■ Consignes
(a) Dans la décision de la Cour de cassation, reprenez le passage compris entre « Vu l’article 700 » et « pour M. [T]. », inclus, en changeant « rejette les demandes » en « accueille les demandes ».
(b) Répondez brièvement à ces questions sur la décision de la Cour de cassation :
(i) Quelle juridiction a rendu l'arrêt visé par le pourvoi, et à quelle date ?
(ii) Qui est condamné aux dépens ?
(iii) À quelle date s'est tenue l'audience publique où siégeaient Mme Goasguen, Mme Schmeitzky-Lhuillery et M. Schamber ?

■ Extrait cité
━━━━━━━━━━━━━━━━━━━━━━━━━━━━━━

Audience publique du 30 mars 2017

Rejet non spécialement motivé

Mme GOASGUEN, conseiller le plus
ancien faisant fonction de président

Décision n° 10331 F

Pourvoi n° J 15-24.977

R É P U B L I Q U E F R A N Ç A I S E

_________________________

AU NOM DU PEUPLE FRANÇAIS
_________________________

LA COUR DE CASSATION, CHAMBRE SOCIALE, a rendu la décision suivante :

Vu le pourvoi formé par M. [P] [T], domicilié [Adresse 1],

contre l’arrêt rendu le 9 juillet 2015 par la cour d’appel de Paris (pôle 6, chambre 2), dans le litige l’opposant à la société Hermès international, société en commandite par actions, dont le siège est [Adresse 2],

défenderesse à la cassation ;

Vu la communication faite au procureur général ;

LA COUR, en l’audience publique du 28 février 2017, où étaient présents : Mme Goasguen, conseiller le plus ancien faisant fonction de président et rapporteur, Mme Schmeitzky-Lhuillery, M. Schamber, conseillers, Mme Hotte, greffier de chambre ;

Vu les observations écrites de la SCP Masse-Dessen, Thouvenin et Coudray, avocat de M. [T], de la SCP Lyon-Caen et Thiriez, avocat de la société Hermès international ;

Sur le rapport de Mme Goasguen, conseiller, et après en avoir délibéré conformément à la loi ;

Vu l’article 1014 du code de procédure civile ;

Attendu que le moyen de cassation annexé, qui est invoqué à l’encontre de la décision attaquée, n’est manifestement pas de nature à entraîner la cassation ;

Qu’il n’y a donc pas lieu de statuer par une décision spécialement motivée ;

REJETTE le pourvoi ;

Condamne M. [T] aux dépens ;

Vu l’article 700 du code de procédure civile, rejette les demandes ;

Ainsi décidé par la Cour de cassation, chambre sociale, et prononcé par le président en son audience publique du trente mars deux mille dix-sept.MOYEN ANNEXE à la présente décision

Moyen produit par la SCP Masse-Dessen, Thouvenin et Coudray, avocat aux Conseils, pour M. [T].

━━━━━━━━━━━━━━━━━━━━━━━━━━━━━━

■ Données enregistrées
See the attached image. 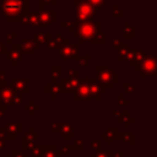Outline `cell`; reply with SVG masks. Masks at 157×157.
I'll return each mask as SVG.
<instances>
[{
    "mask_svg": "<svg viewBox=\"0 0 157 157\" xmlns=\"http://www.w3.org/2000/svg\"><path fill=\"white\" fill-rule=\"evenodd\" d=\"M99 21H76V28L72 33L78 44H105V34L101 31Z\"/></svg>",
    "mask_w": 157,
    "mask_h": 157,
    "instance_id": "obj_1",
    "label": "cell"
},
{
    "mask_svg": "<svg viewBox=\"0 0 157 157\" xmlns=\"http://www.w3.org/2000/svg\"><path fill=\"white\" fill-rule=\"evenodd\" d=\"M29 11V0H4L0 15L6 17L7 22H21L25 13Z\"/></svg>",
    "mask_w": 157,
    "mask_h": 157,
    "instance_id": "obj_2",
    "label": "cell"
},
{
    "mask_svg": "<svg viewBox=\"0 0 157 157\" xmlns=\"http://www.w3.org/2000/svg\"><path fill=\"white\" fill-rule=\"evenodd\" d=\"M74 7H75V21H93L96 10L85 2V0H74Z\"/></svg>",
    "mask_w": 157,
    "mask_h": 157,
    "instance_id": "obj_3",
    "label": "cell"
},
{
    "mask_svg": "<svg viewBox=\"0 0 157 157\" xmlns=\"http://www.w3.org/2000/svg\"><path fill=\"white\" fill-rule=\"evenodd\" d=\"M136 72L140 74L141 77H152L157 74V65H156V55L146 54L141 64L134 69Z\"/></svg>",
    "mask_w": 157,
    "mask_h": 157,
    "instance_id": "obj_4",
    "label": "cell"
},
{
    "mask_svg": "<svg viewBox=\"0 0 157 157\" xmlns=\"http://www.w3.org/2000/svg\"><path fill=\"white\" fill-rule=\"evenodd\" d=\"M96 81L102 83H117L119 81V74L115 72L112 67L105 66H96Z\"/></svg>",
    "mask_w": 157,
    "mask_h": 157,
    "instance_id": "obj_5",
    "label": "cell"
},
{
    "mask_svg": "<svg viewBox=\"0 0 157 157\" xmlns=\"http://www.w3.org/2000/svg\"><path fill=\"white\" fill-rule=\"evenodd\" d=\"M59 55L63 58V60H78L80 58V44L78 43H67L58 49Z\"/></svg>",
    "mask_w": 157,
    "mask_h": 157,
    "instance_id": "obj_6",
    "label": "cell"
},
{
    "mask_svg": "<svg viewBox=\"0 0 157 157\" xmlns=\"http://www.w3.org/2000/svg\"><path fill=\"white\" fill-rule=\"evenodd\" d=\"M38 16V27H48L56 21L55 10H43L37 12Z\"/></svg>",
    "mask_w": 157,
    "mask_h": 157,
    "instance_id": "obj_7",
    "label": "cell"
},
{
    "mask_svg": "<svg viewBox=\"0 0 157 157\" xmlns=\"http://www.w3.org/2000/svg\"><path fill=\"white\" fill-rule=\"evenodd\" d=\"M11 87L16 93L27 94L28 93V77H12Z\"/></svg>",
    "mask_w": 157,
    "mask_h": 157,
    "instance_id": "obj_8",
    "label": "cell"
},
{
    "mask_svg": "<svg viewBox=\"0 0 157 157\" xmlns=\"http://www.w3.org/2000/svg\"><path fill=\"white\" fill-rule=\"evenodd\" d=\"M7 59H9V61L11 63V65L12 66H17L18 65V63L23 59V56H22V52H21V49H20V44H16V43H12L11 44V49L10 50H7Z\"/></svg>",
    "mask_w": 157,
    "mask_h": 157,
    "instance_id": "obj_9",
    "label": "cell"
},
{
    "mask_svg": "<svg viewBox=\"0 0 157 157\" xmlns=\"http://www.w3.org/2000/svg\"><path fill=\"white\" fill-rule=\"evenodd\" d=\"M145 56H146V53H145V52L132 49V50H129V53H128L125 60H129V65H130L131 67L136 69V67L141 64V61L144 60Z\"/></svg>",
    "mask_w": 157,
    "mask_h": 157,
    "instance_id": "obj_10",
    "label": "cell"
},
{
    "mask_svg": "<svg viewBox=\"0 0 157 157\" xmlns=\"http://www.w3.org/2000/svg\"><path fill=\"white\" fill-rule=\"evenodd\" d=\"M15 91L11 87V85H5L2 87H0V102L4 105H12V99L15 96Z\"/></svg>",
    "mask_w": 157,
    "mask_h": 157,
    "instance_id": "obj_11",
    "label": "cell"
},
{
    "mask_svg": "<svg viewBox=\"0 0 157 157\" xmlns=\"http://www.w3.org/2000/svg\"><path fill=\"white\" fill-rule=\"evenodd\" d=\"M61 82L59 83L60 86V90H61V93H65V94H69V93H74V91L76 90L77 85H78V81L75 80V78H71L69 76L66 77H61Z\"/></svg>",
    "mask_w": 157,
    "mask_h": 157,
    "instance_id": "obj_12",
    "label": "cell"
},
{
    "mask_svg": "<svg viewBox=\"0 0 157 157\" xmlns=\"http://www.w3.org/2000/svg\"><path fill=\"white\" fill-rule=\"evenodd\" d=\"M22 126L23 124L20 121V123H16V121H9L5 126V131H6V137H10V139H16L18 136V134L22 132Z\"/></svg>",
    "mask_w": 157,
    "mask_h": 157,
    "instance_id": "obj_13",
    "label": "cell"
},
{
    "mask_svg": "<svg viewBox=\"0 0 157 157\" xmlns=\"http://www.w3.org/2000/svg\"><path fill=\"white\" fill-rule=\"evenodd\" d=\"M39 48V45L34 42V39H29V38H23L22 43L20 44V49L22 52V54H28V55H33L34 52Z\"/></svg>",
    "mask_w": 157,
    "mask_h": 157,
    "instance_id": "obj_14",
    "label": "cell"
},
{
    "mask_svg": "<svg viewBox=\"0 0 157 157\" xmlns=\"http://www.w3.org/2000/svg\"><path fill=\"white\" fill-rule=\"evenodd\" d=\"M88 83L85 82H78L76 90L74 91V98L75 99H90L91 94H90V88H88Z\"/></svg>",
    "mask_w": 157,
    "mask_h": 157,
    "instance_id": "obj_15",
    "label": "cell"
},
{
    "mask_svg": "<svg viewBox=\"0 0 157 157\" xmlns=\"http://www.w3.org/2000/svg\"><path fill=\"white\" fill-rule=\"evenodd\" d=\"M21 22L25 26H28V27H38V16H37V12L28 11L27 13H25L22 16Z\"/></svg>",
    "mask_w": 157,
    "mask_h": 157,
    "instance_id": "obj_16",
    "label": "cell"
},
{
    "mask_svg": "<svg viewBox=\"0 0 157 157\" xmlns=\"http://www.w3.org/2000/svg\"><path fill=\"white\" fill-rule=\"evenodd\" d=\"M38 137H39V134H36L33 128H31L29 131L23 135V148L25 150H31L33 147V140L38 139Z\"/></svg>",
    "mask_w": 157,
    "mask_h": 157,
    "instance_id": "obj_17",
    "label": "cell"
},
{
    "mask_svg": "<svg viewBox=\"0 0 157 157\" xmlns=\"http://www.w3.org/2000/svg\"><path fill=\"white\" fill-rule=\"evenodd\" d=\"M44 87H45L44 92H45L47 94H49L52 99H56V97L61 93V90H60L59 83H50V82H45Z\"/></svg>",
    "mask_w": 157,
    "mask_h": 157,
    "instance_id": "obj_18",
    "label": "cell"
},
{
    "mask_svg": "<svg viewBox=\"0 0 157 157\" xmlns=\"http://www.w3.org/2000/svg\"><path fill=\"white\" fill-rule=\"evenodd\" d=\"M113 115H115V117H118V119H119V121H121L123 124H124V126L125 128H128L129 126V124H130V121H134L135 119H134V117H130V114H129V112L128 110H123V112H113Z\"/></svg>",
    "mask_w": 157,
    "mask_h": 157,
    "instance_id": "obj_19",
    "label": "cell"
},
{
    "mask_svg": "<svg viewBox=\"0 0 157 157\" xmlns=\"http://www.w3.org/2000/svg\"><path fill=\"white\" fill-rule=\"evenodd\" d=\"M50 38H52V33L50 32H37V33H34V42L38 45L45 44Z\"/></svg>",
    "mask_w": 157,
    "mask_h": 157,
    "instance_id": "obj_20",
    "label": "cell"
},
{
    "mask_svg": "<svg viewBox=\"0 0 157 157\" xmlns=\"http://www.w3.org/2000/svg\"><path fill=\"white\" fill-rule=\"evenodd\" d=\"M63 75V67L53 65L50 67V83H58V78H60Z\"/></svg>",
    "mask_w": 157,
    "mask_h": 157,
    "instance_id": "obj_21",
    "label": "cell"
},
{
    "mask_svg": "<svg viewBox=\"0 0 157 157\" xmlns=\"http://www.w3.org/2000/svg\"><path fill=\"white\" fill-rule=\"evenodd\" d=\"M60 132L64 139H72V124L60 123Z\"/></svg>",
    "mask_w": 157,
    "mask_h": 157,
    "instance_id": "obj_22",
    "label": "cell"
},
{
    "mask_svg": "<svg viewBox=\"0 0 157 157\" xmlns=\"http://www.w3.org/2000/svg\"><path fill=\"white\" fill-rule=\"evenodd\" d=\"M119 135V130L117 128H110L107 130V132L102 134V139H107V144H113V140L117 139Z\"/></svg>",
    "mask_w": 157,
    "mask_h": 157,
    "instance_id": "obj_23",
    "label": "cell"
},
{
    "mask_svg": "<svg viewBox=\"0 0 157 157\" xmlns=\"http://www.w3.org/2000/svg\"><path fill=\"white\" fill-rule=\"evenodd\" d=\"M123 36H124V38H128V39L135 37V28L132 26H130L129 21L123 22Z\"/></svg>",
    "mask_w": 157,
    "mask_h": 157,
    "instance_id": "obj_24",
    "label": "cell"
},
{
    "mask_svg": "<svg viewBox=\"0 0 157 157\" xmlns=\"http://www.w3.org/2000/svg\"><path fill=\"white\" fill-rule=\"evenodd\" d=\"M117 50H118V59H119L120 61H123V60L126 59V55H128V53H129V50H130V45H129L128 43H121V44L117 48Z\"/></svg>",
    "mask_w": 157,
    "mask_h": 157,
    "instance_id": "obj_25",
    "label": "cell"
},
{
    "mask_svg": "<svg viewBox=\"0 0 157 157\" xmlns=\"http://www.w3.org/2000/svg\"><path fill=\"white\" fill-rule=\"evenodd\" d=\"M22 109H23L25 112H27L29 117H33V115H34V113H36V112H38V110L40 109V107H39V105H37V104L34 103V101H33V99H29V102H28L26 105H23V107H22Z\"/></svg>",
    "mask_w": 157,
    "mask_h": 157,
    "instance_id": "obj_26",
    "label": "cell"
},
{
    "mask_svg": "<svg viewBox=\"0 0 157 157\" xmlns=\"http://www.w3.org/2000/svg\"><path fill=\"white\" fill-rule=\"evenodd\" d=\"M88 88H90V94H91V98H96V99H99V98H101L102 92H101V88H99L98 82L91 83V85L88 86Z\"/></svg>",
    "mask_w": 157,
    "mask_h": 157,
    "instance_id": "obj_27",
    "label": "cell"
},
{
    "mask_svg": "<svg viewBox=\"0 0 157 157\" xmlns=\"http://www.w3.org/2000/svg\"><path fill=\"white\" fill-rule=\"evenodd\" d=\"M61 26L64 27V28H66V31L69 32V33H74V31H75V28H76V21L75 20H71V21H64L63 23H61Z\"/></svg>",
    "mask_w": 157,
    "mask_h": 157,
    "instance_id": "obj_28",
    "label": "cell"
},
{
    "mask_svg": "<svg viewBox=\"0 0 157 157\" xmlns=\"http://www.w3.org/2000/svg\"><path fill=\"white\" fill-rule=\"evenodd\" d=\"M85 2H87L88 5H91L97 11V10H99L107 2V0H85Z\"/></svg>",
    "mask_w": 157,
    "mask_h": 157,
    "instance_id": "obj_29",
    "label": "cell"
},
{
    "mask_svg": "<svg viewBox=\"0 0 157 157\" xmlns=\"http://www.w3.org/2000/svg\"><path fill=\"white\" fill-rule=\"evenodd\" d=\"M90 60H91V56H90L88 54H85V55H82V56H80V58H78L77 63H78V65H80V66L86 67V66H88V65H90Z\"/></svg>",
    "mask_w": 157,
    "mask_h": 157,
    "instance_id": "obj_30",
    "label": "cell"
},
{
    "mask_svg": "<svg viewBox=\"0 0 157 157\" xmlns=\"http://www.w3.org/2000/svg\"><path fill=\"white\" fill-rule=\"evenodd\" d=\"M67 150H70V148H74V150H83V140L81 139V140H75L74 141V144L72 145H67V146H65Z\"/></svg>",
    "mask_w": 157,
    "mask_h": 157,
    "instance_id": "obj_31",
    "label": "cell"
},
{
    "mask_svg": "<svg viewBox=\"0 0 157 157\" xmlns=\"http://www.w3.org/2000/svg\"><path fill=\"white\" fill-rule=\"evenodd\" d=\"M44 45H45V48H47L48 50H58V49H59V45H58V43L55 42L54 38H50Z\"/></svg>",
    "mask_w": 157,
    "mask_h": 157,
    "instance_id": "obj_32",
    "label": "cell"
},
{
    "mask_svg": "<svg viewBox=\"0 0 157 157\" xmlns=\"http://www.w3.org/2000/svg\"><path fill=\"white\" fill-rule=\"evenodd\" d=\"M119 139H121L124 142H129V144H134V134H119L118 135Z\"/></svg>",
    "mask_w": 157,
    "mask_h": 157,
    "instance_id": "obj_33",
    "label": "cell"
},
{
    "mask_svg": "<svg viewBox=\"0 0 157 157\" xmlns=\"http://www.w3.org/2000/svg\"><path fill=\"white\" fill-rule=\"evenodd\" d=\"M112 15H113L114 17H118V16H119V17H123V16H124V11L120 10L117 4H113V5H112Z\"/></svg>",
    "mask_w": 157,
    "mask_h": 157,
    "instance_id": "obj_34",
    "label": "cell"
},
{
    "mask_svg": "<svg viewBox=\"0 0 157 157\" xmlns=\"http://www.w3.org/2000/svg\"><path fill=\"white\" fill-rule=\"evenodd\" d=\"M54 39H55V42L58 43V45H59V48L69 43V42H67V39H66L65 37H63V34H61V33H58V34L55 36V38H54Z\"/></svg>",
    "mask_w": 157,
    "mask_h": 157,
    "instance_id": "obj_35",
    "label": "cell"
},
{
    "mask_svg": "<svg viewBox=\"0 0 157 157\" xmlns=\"http://www.w3.org/2000/svg\"><path fill=\"white\" fill-rule=\"evenodd\" d=\"M124 91H125V93L132 94L135 92V85L132 82H124Z\"/></svg>",
    "mask_w": 157,
    "mask_h": 157,
    "instance_id": "obj_36",
    "label": "cell"
},
{
    "mask_svg": "<svg viewBox=\"0 0 157 157\" xmlns=\"http://www.w3.org/2000/svg\"><path fill=\"white\" fill-rule=\"evenodd\" d=\"M17 37H18L17 32H10V33H7V36H6L5 43H6V44H12V43H13V39H16Z\"/></svg>",
    "mask_w": 157,
    "mask_h": 157,
    "instance_id": "obj_37",
    "label": "cell"
},
{
    "mask_svg": "<svg viewBox=\"0 0 157 157\" xmlns=\"http://www.w3.org/2000/svg\"><path fill=\"white\" fill-rule=\"evenodd\" d=\"M45 146V145H44ZM48 148L49 150H43V157H54V148H55V145H50V146H48Z\"/></svg>",
    "mask_w": 157,
    "mask_h": 157,
    "instance_id": "obj_38",
    "label": "cell"
},
{
    "mask_svg": "<svg viewBox=\"0 0 157 157\" xmlns=\"http://www.w3.org/2000/svg\"><path fill=\"white\" fill-rule=\"evenodd\" d=\"M22 103H23V96L20 94V93H15L13 99H12V105H18V104H22Z\"/></svg>",
    "mask_w": 157,
    "mask_h": 157,
    "instance_id": "obj_39",
    "label": "cell"
},
{
    "mask_svg": "<svg viewBox=\"0 0 157 157\" xmlns=\"http://www.w3.org/2000/svg\"><path fill=\"white\" fill-rule=\"evenodd\" d=\"M118 103H119L120 105H129V104H130V101H129L128 98H125L124 93H119V94H118Z\"/></svg>",
    "mask_w": 157,
    "mask_h": 157,
    "instance_id": "obj_40",
    "label": "cell"
},
{
    "mask_svg": "<svg viewBox=\"0 0 157 157\" xmlns=\"http://www.w3.org/2000/svg\"><path fill=\"white\" fill-rule=\"evenodd\" d=\"M66 72H67V76H69V77H71V78L78 80V77H80L78 72H77V71H75L72 67H67V69H66Z\"/></svg>",
    "mask_w": 157,
    "mask_h": 157,
    "instance_id": "obj_41",
    "label": "cell"
},
{
    "mask_svg": "<svg viewBox=\"0 0 157 157\" xmlns=\"http://www.w3.org/2000/svg\"><path fill=\"white\" fill-rule=\"evenodd\" d=\"M50 131L53 134H56V132H60V123H52V126H50Z\"/></svg>",
    "mask_w": 157,
    "mask_h": 157,
    "instance_id": "obj_42",
    "label": "cell"
},
{
    "mask_svg": "<svg viewBox=\"0 0 157 157\" xmlns=\"http://www.w3.org/2000/svg\"><path fill=\"white\" fill-rule=\"evenodd\" d=\"M112 156V151H101V152H97L96 156H92V157H110Z\"/></svg>",
    "mask_w": 157,
    "mask_h": 157,
    "instance_id": "obj_43",
    "label": "cell"
},
{
    "mask_svg": "<svg viewBox=\"0 0 157 157\" xmlns=\"http://www.w3.org/2000/svg\"><path fill=\"white\" fill-rule=\"evenodd\" d=\"M6 85V71H0V87Z\"/></svg>",
    "mask_w": 157,
    "mask_h": 157,
    "instance_id": "obj_44",
    "label": "cell"
},
{
    "mask_svg": "<svg viewBox=\"0 0 157 157\" xmlns=\"http://www.w3.org/2000/svg\"><path fill=\"white\" fill-rule=\"evenodd\" d=\"M91 147H92L93 150H96V151H99V150H101V144H99V141L92 140V141H91Z\"/></svg>",
    "mask_w": 157,
    "mask_h": 157,
    "instance_id": "obj_45",
    "label": "cell"
},
{
    "mask_svg": "<svg viewBox=\"0 0 157 157\" xmlns=\"http://www.w3.org/2000/svg\"><path fill=\"white\" fill-rule=\"evenodd\" d=\"M7 53V44L6 43H0V55H4Z\"/></svg>",
    "mask_w": 157,
    "mask_h": 157,
    "instance_id": "obj_46",
    "label": "cell"
},
{
    "mask_svg": "<svg viewBox=\"0 0 157 157\" xmlns=\"http://www.w3.org/2000/svg\"><path fill=\"white\" fill-rule=\"evenodd\" d=\"M121 43H123V42H121V39H120V38H113V40H112V45H113L115 49H117Z\"/></svg>",
    "mask_w": 157,
    "mask_h": 157,
    "instance_id": "obj_47",
    "label": "cell"
},
{
    "mask_svg": "<svg viewBox=\"0 0 157 157\" xmlns=\"http://www.w3.org/2000/svg\"><path fill=\"white\" fill-rule=\"evenodd\" d=\"M5 114H6V105L1 104V105H0V120H1V118H2Z\"/></svg>",
    "mask_w": 157,
    "mask_h": 157,
    "instance_id": "obj_48",
    "label": "cell"
},
{
    "mask_svg": "<svg viewBox=\"0 0 157 157\" xmlns=\"http://www.w3.org/2000/svg\"><path fill=\"white\" fill-rule=\"evenodd\" d=\"M40 1H43L45 5L47 4H49V5H56V0H40Z\"/></svg>",
    "mask_w": 157,
    "mask_h": 157,
    "instance_id": "obj_49",
    "label": "cell"
},
{
    "mask_svg": "<svg viewBox=\"0 0 157 157\" xmlns=\"http://www.w3.org/2000/svg\"><path fill=\"white\" fill-rule=\"evenodd\" d=\"M0 137H1V139H5V137H6L5 128H0Z\"/></svg>",
    "mask_w": 157,
    "mask_h": 157,
    "instance_id": "obj_50",
    "label": "cell"
},
{
    "mask_svg": "<svg viewBox=\"0 0 157 157\" xmlns=\"http://www.w3.org/2000/svg\"><path fill=\"white\" fill-rule=\"evenodd\" d=\"M4 147H5V139L0 137V155H1V151H2Z\"/></svg>",
    "mask_w": 157,
    "mask_h": 157,
    "instance_id": "obj_51",
    "label": "cell"
},
{
    "mask_svg": "<svg viewBox=\"0 0 157 157\" xmlns=\"http://www.w3.org/2000/svg\"><path fill=\"white\" fill-rule=\"evenodd\" d=\"M0 39H1V33H0Z\"/></svg>",
    "mask_w": 157,
    "mask_h": 157,
    "instance_id": "obj_52",
    "label": "cell"
},
{
    "mask_svg": "<svg viewBox=\"0 0 157 157\" xmlns=\"http://www.w3.org/2000/svg\"><path fill=\"white\" fill-rule=\"evenodd\" d=\"M1 104H2V103H1V102H0V105H1Z\"/></svg>",
    "mask_w": 157,
    "mask_h": 157,
    "instance_id": "obj_53",
    "label": "cell"
},
{
    "mask_svg": "<svg viewBox=\"0 0 157 157\" xmlns=\"http://www.w3.org/2000/svg\"><path fill=\"white\" fill-rule=\"evenodd\" d=\"M1 1H4V0H1Z\"/></svg>",
    "mask_w": 157,
    "mask_h": 157,
    "instance_id": "obj_54",
    "label": "cell"
}]
</instances>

━━━━━━━━━━━━━━━━━━━━━━━━━━━━━━

■ Réponses par consigne
(a)
Vu l’article 700 du code de procédure civile, accueille les demandes ;

Ainsi décidé par la Cour de cassation, chambre sociale, et prononcé par le président en son audience publique du trente mars deux mille dix-sept.MOYEN ANNEXE à la présente décision

Moyen produit par la SCP Masse-Dessen, Thouvenin et Coudray, avocat aux Conseils, pour M. [T].

(b)
(i) La cour d'appel de Paris (pôle 6, chambre 2), le 9 juillet 2015.
(ii) M. [T].
(iii) Le 28 février 2017.